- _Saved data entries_
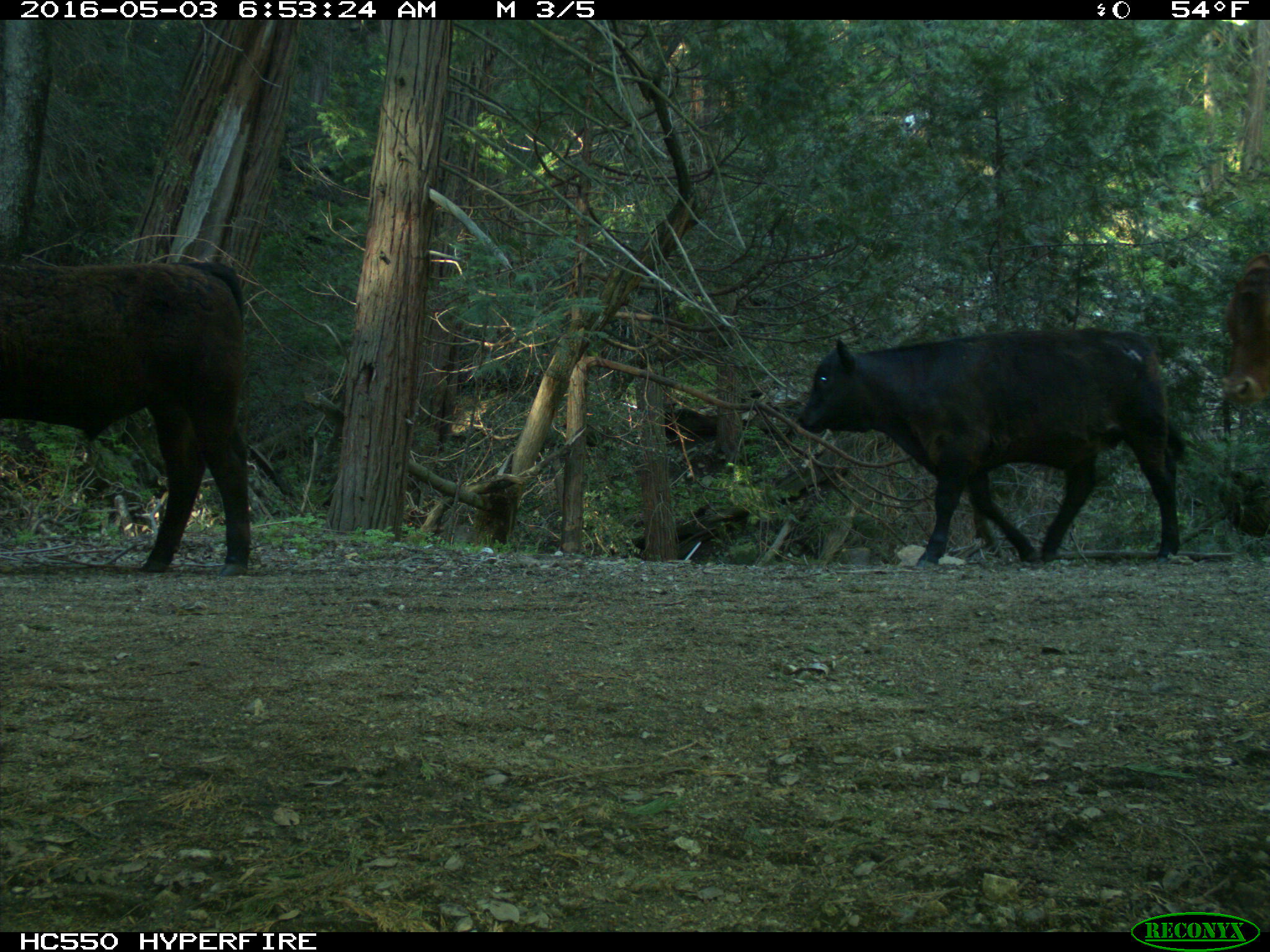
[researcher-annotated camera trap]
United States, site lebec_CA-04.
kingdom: Animalia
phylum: Chordata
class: Mammalia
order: Artiodactyla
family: Bovidae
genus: Bos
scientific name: Bos taurus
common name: domestic cow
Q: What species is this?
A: Bos taurus (domestic cow).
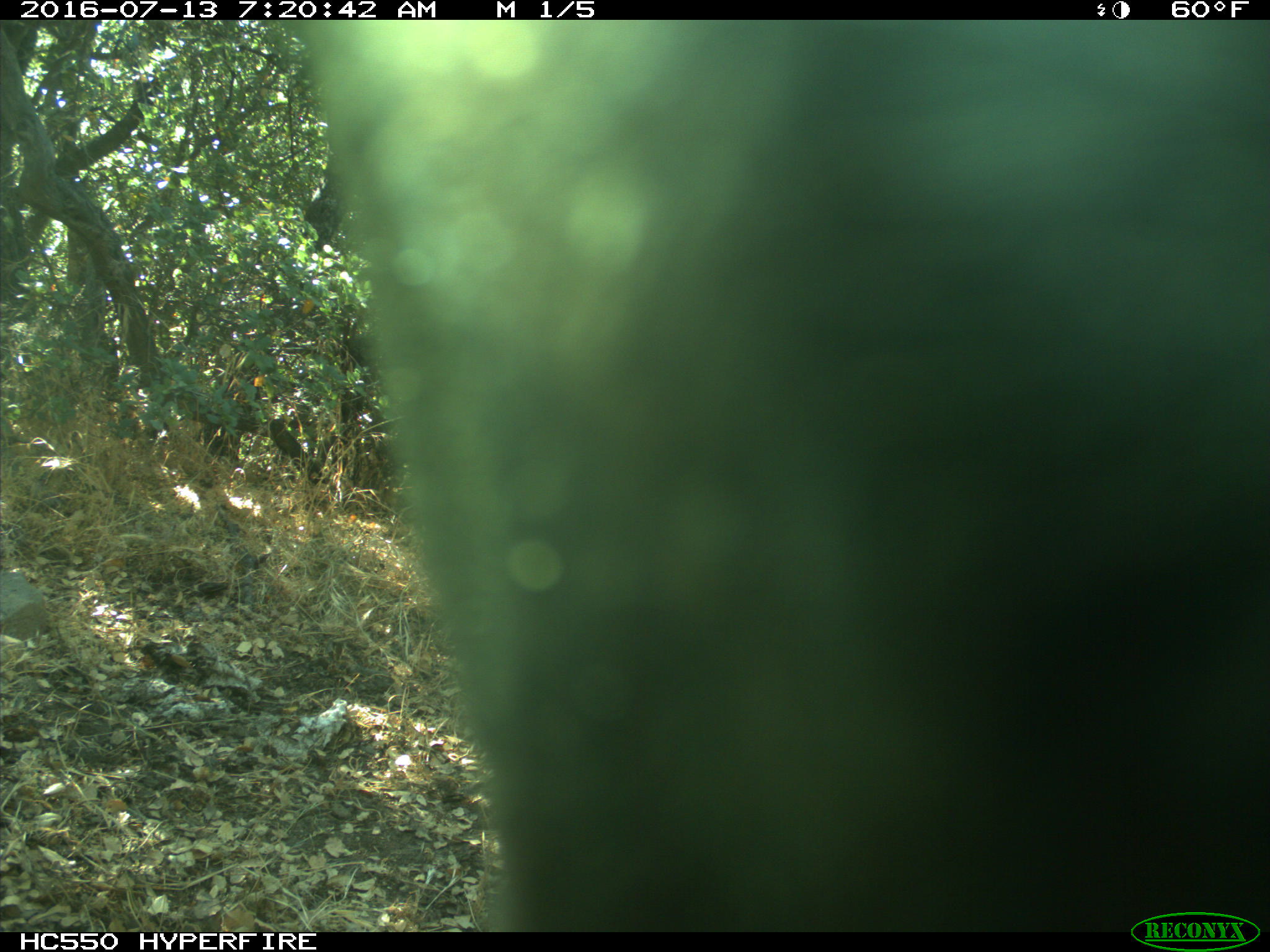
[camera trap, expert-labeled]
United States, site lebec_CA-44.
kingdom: Animalia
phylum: Chordata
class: Mammalia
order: Artiodactyla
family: Bovidae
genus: Bos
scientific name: Bos taurus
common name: domestic cow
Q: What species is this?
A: Bos taurus (domestic cow).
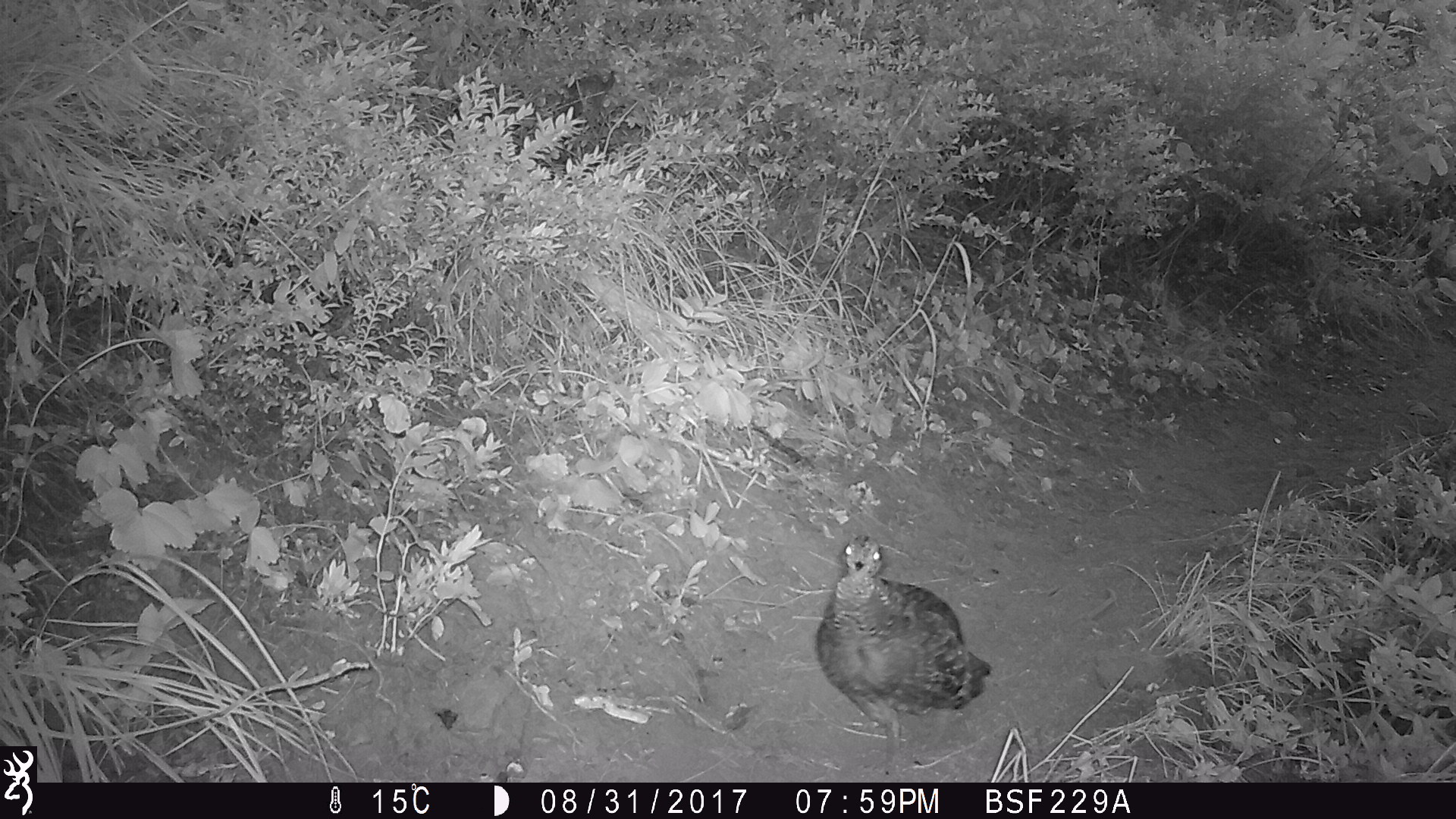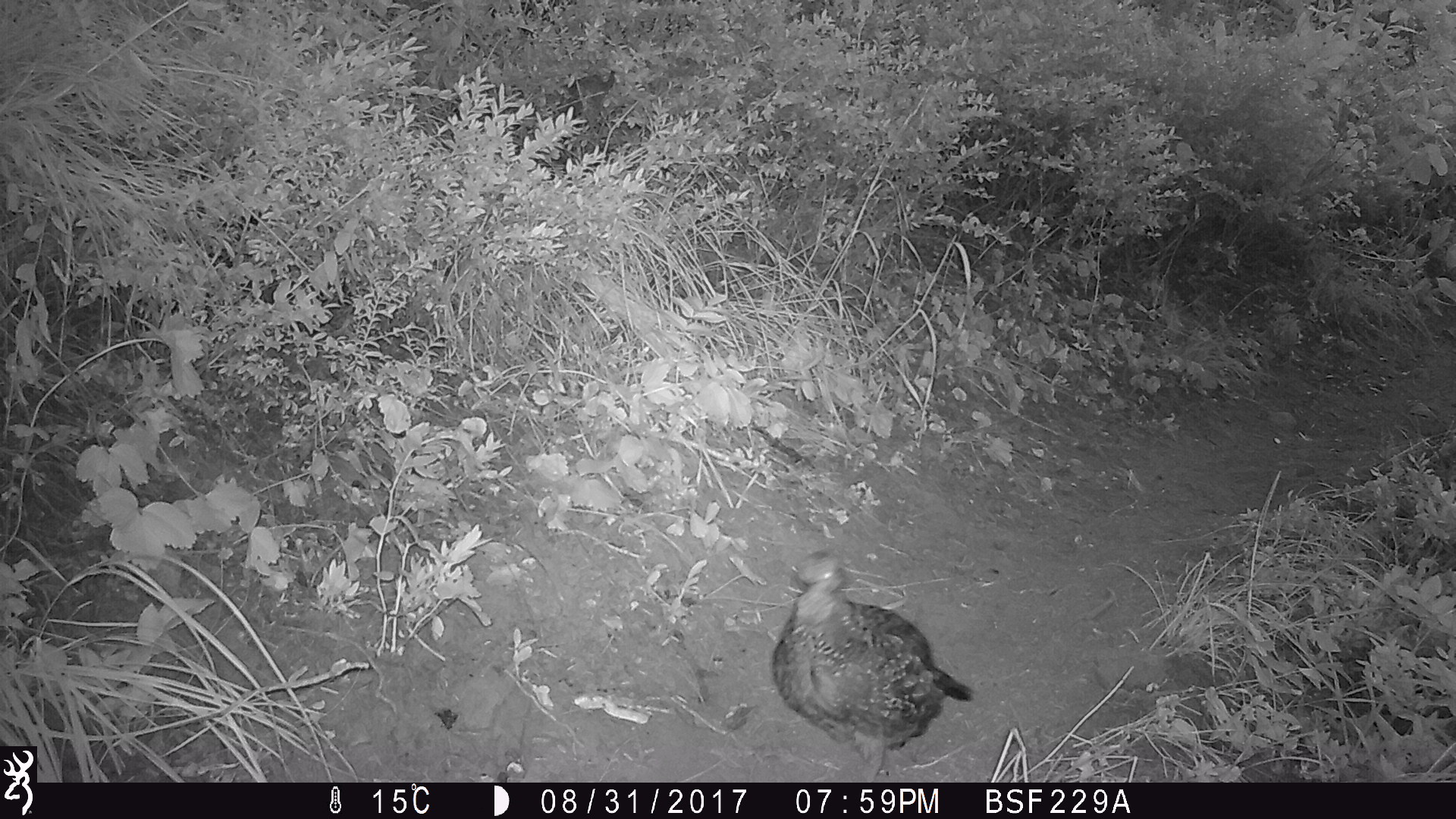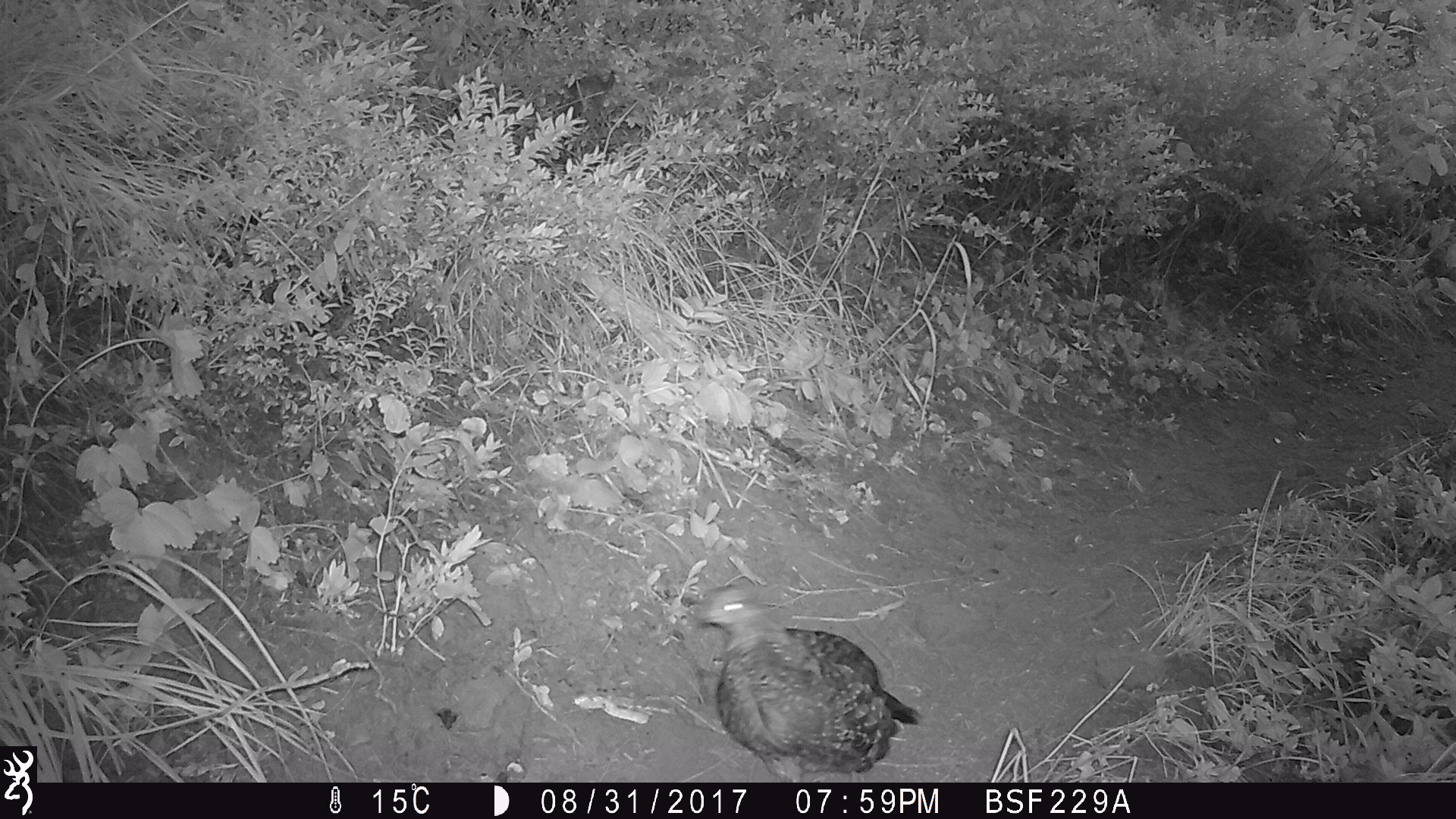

- _What is needed_
The answer must consist of every line from the data that contains the word "United".

- _Output for this exercise_
United States, site lebec_CA-04.
United States, site lebec_CA-44.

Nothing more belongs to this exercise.